To overcome the aforementioned potential limitations, stents that are made of biodegradable materials that may dissolve or be absorbed in the body have been proposed as promising substitutes for metallic stents. The potential advantages of biodegradable stents include the reduction or elimination of late stent thrombosis, improved lesion imaging by CT or MR, facilitation of repeat surgical or percutaneous treatments to the same site, restoration of vasomotion, and freedom from side-branch obstruction by struts and from strut fracture-induced restenosis.11 These polymeric stents initially exhibit enough radial strength to stabilize the vessel wall following implantation and to prevent mechanical recoil.12 Furthermore, various drugs, such as a combination of anti-proliferative and anti-inflammatory drugs to accelerate endothelial healing, can be incorporated to improve cellular or functional specificity.13,14
The Igaki-Tamai stent, which was the first absorbable stent to be implanted in humans, is constructed from poly-L-lactide (PLLA).15 In its degradation process, the hydrolysis of bonds between repeating lactide units forms lactic acid, which enters the Krebs cycle and is metabolized to carbon dioxide and water. Acceptable rates of major adverse cardiac events and scaffold thrombosis, which are similar to those associated with the use of BMS, and without stent recoil and vessel remodeling suggest the long-term safety of the Igaki-Tamai stent.16 Recently, the everolimus-eluting bioabsorbable stents have shown clinical and imaging outcomes similar to those for metallic DES implantation but with the potential problem of size-limited polymeric scaffolds and the risk of late stent recoil.17–19 Venkatraman et al20 developed a bi-layered biodegradable spiral stent that comprised PLLA and poly-D-L-lactide-glycolide (PLGA), that could self-expand at 37°C. However, the minimum time for the full expansion of this bi-layered stent in an aqueous environment was approximately 8 minutes, and the significant initial recoil of the stent with the reduced diameter resulted in a risk of migration or movement of the stent. Chen et al21 developed a self-expandable spiral stent that was made of a chitosan-based film that can rapidly self-expand (150 seconds) in an aqueous medium with a shape memory. Despite the fact that these biodegradable stents have so far provided satisfactory results, most require a complex manufacturing process22 or have a complex structure that may increase the long-term risk of stent fracture upon degradation. An ideal stent should 1) possess sufficient strength to perform its mechanical function; 2) have good longitudinal flexibility to facilitate insertion; 3) deliver adequate drug concentrations to the target site to prevent restenosis via acceleration of re-endothelialization and inhibition of SMC proliferation within days and months, respectively; and 4) be biodegradable after serving its purpose and biocompatible so that the material breakdown process does not cause any tissue irritation. Furthermore, to prevent migration during deployment, cardiologists prefer to be able to control the timing of stent expansion against the vessel during the procedure. A balloon-expandable DES with a simple structure is thus urgently sought.

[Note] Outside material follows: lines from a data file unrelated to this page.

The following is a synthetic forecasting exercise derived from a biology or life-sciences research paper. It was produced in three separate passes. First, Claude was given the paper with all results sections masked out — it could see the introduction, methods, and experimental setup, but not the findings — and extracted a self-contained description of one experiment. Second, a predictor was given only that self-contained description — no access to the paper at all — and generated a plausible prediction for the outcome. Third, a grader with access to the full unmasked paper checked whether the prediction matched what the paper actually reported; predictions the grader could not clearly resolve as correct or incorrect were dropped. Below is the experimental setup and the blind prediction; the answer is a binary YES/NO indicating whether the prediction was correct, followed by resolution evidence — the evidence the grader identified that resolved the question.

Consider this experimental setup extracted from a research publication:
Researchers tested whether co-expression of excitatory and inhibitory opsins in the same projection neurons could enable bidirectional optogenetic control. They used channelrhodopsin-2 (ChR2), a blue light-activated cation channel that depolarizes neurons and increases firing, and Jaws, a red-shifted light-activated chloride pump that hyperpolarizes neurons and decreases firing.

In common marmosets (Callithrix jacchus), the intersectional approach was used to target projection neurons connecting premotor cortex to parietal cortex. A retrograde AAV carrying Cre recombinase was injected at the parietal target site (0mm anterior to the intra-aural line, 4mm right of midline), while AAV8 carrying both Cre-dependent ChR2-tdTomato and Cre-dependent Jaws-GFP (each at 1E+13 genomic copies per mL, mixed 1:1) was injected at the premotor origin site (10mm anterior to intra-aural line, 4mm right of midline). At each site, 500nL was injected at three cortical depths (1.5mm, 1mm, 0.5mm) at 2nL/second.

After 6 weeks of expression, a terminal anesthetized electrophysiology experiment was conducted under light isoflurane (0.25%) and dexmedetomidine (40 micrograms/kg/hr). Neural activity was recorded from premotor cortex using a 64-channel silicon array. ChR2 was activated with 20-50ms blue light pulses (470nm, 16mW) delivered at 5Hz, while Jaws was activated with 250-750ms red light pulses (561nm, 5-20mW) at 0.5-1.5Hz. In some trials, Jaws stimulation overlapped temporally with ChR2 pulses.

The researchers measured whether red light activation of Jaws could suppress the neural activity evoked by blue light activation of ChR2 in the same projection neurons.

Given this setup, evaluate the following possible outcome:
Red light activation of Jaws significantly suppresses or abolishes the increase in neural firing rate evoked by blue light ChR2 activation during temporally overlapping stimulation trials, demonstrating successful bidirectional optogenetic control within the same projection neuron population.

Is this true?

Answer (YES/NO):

PLLA is one of the most promising biodegradable biomaterials and has a degradation time of over 2 years.23 It is a semi-crystalline polymer with a glass transition temperature of 60°C–66°C. PLGA, on the other hand, is a biodegradable material that has been approved by the US Food and Drug Administration for use in the manufacture of medical devices. It has been extensively studied as a therapeutic delivery vehicle because of its biodegradability and biocompatibility. Both PLLA and PLGA are non-toxic and tissue compatible, and can be eventually reabsorbed in the vital organs.24,25
In this work, a simple and functional balloon-expandable DES made of a spiral PLLA backbone with acetylsalicylic acid- and paclitaxel-loaded dual-layered PLGA nanofibers was developed and fabricated using a solvent-casting and electrospinning method. To fabricate the biodegradable stents, PLLA strips were first cut from a solvent-casted film. They were rolled onto the surface of a metal pin to form spiral stents. These stents were then covered by acetylsalicylic acid- and paclitaxel-loaded PLGA nanofibers by electrospinning. Scanning electron microscopy (SEM) was utilized to observe the surface morphology of the electrospun nanofibers. The sequential-like and sustainable-release characteristics of the drugs were determined via an in vitro elution method. The cell viability, the proliferation of eluted acetylsalicylic acid and paclitaxel, and the adhesion of platelets to the stents were also examined. Finally, the feasibility of deploying the developed stent in the abdominal aorta of a rabbit model without the administration of daily oral acetylsalicylic acid was evaluated.
Materials and methods
Materials
Acetylsalicylic acid (Bayer HealthCare, Berlin, Germany) and paclitaxel (T1912, Mn =853.93 Da; Sigma-Aldrich Co, St Louis, MO, USA) were used in this study. The biodegradable polymers that were used to form the backbones of the stents were commercially available PLLA with an inherent viscosity of 2.6–3.2 dl/g (Resomer L209S). Two forms of PLGA were used to make the nanofibers; one had a lactide:glycolide ratio of 50:50 (Resomer RG 503) with an inherent viscosity of 0.32–0.44 dl/g and the other had a lactide:glycolide ratio of 75:25 (Resomer RG 756S) and an inherent viscosity of 0.71–1.00 dl/g. All polymers were obtained commercially from Sigma-Aldrich Co. The solvent was 1,1,1,3,3,3-hexafluoro-2-propanol (HFIP), which was also purchased from Sigma-Aldrich Co.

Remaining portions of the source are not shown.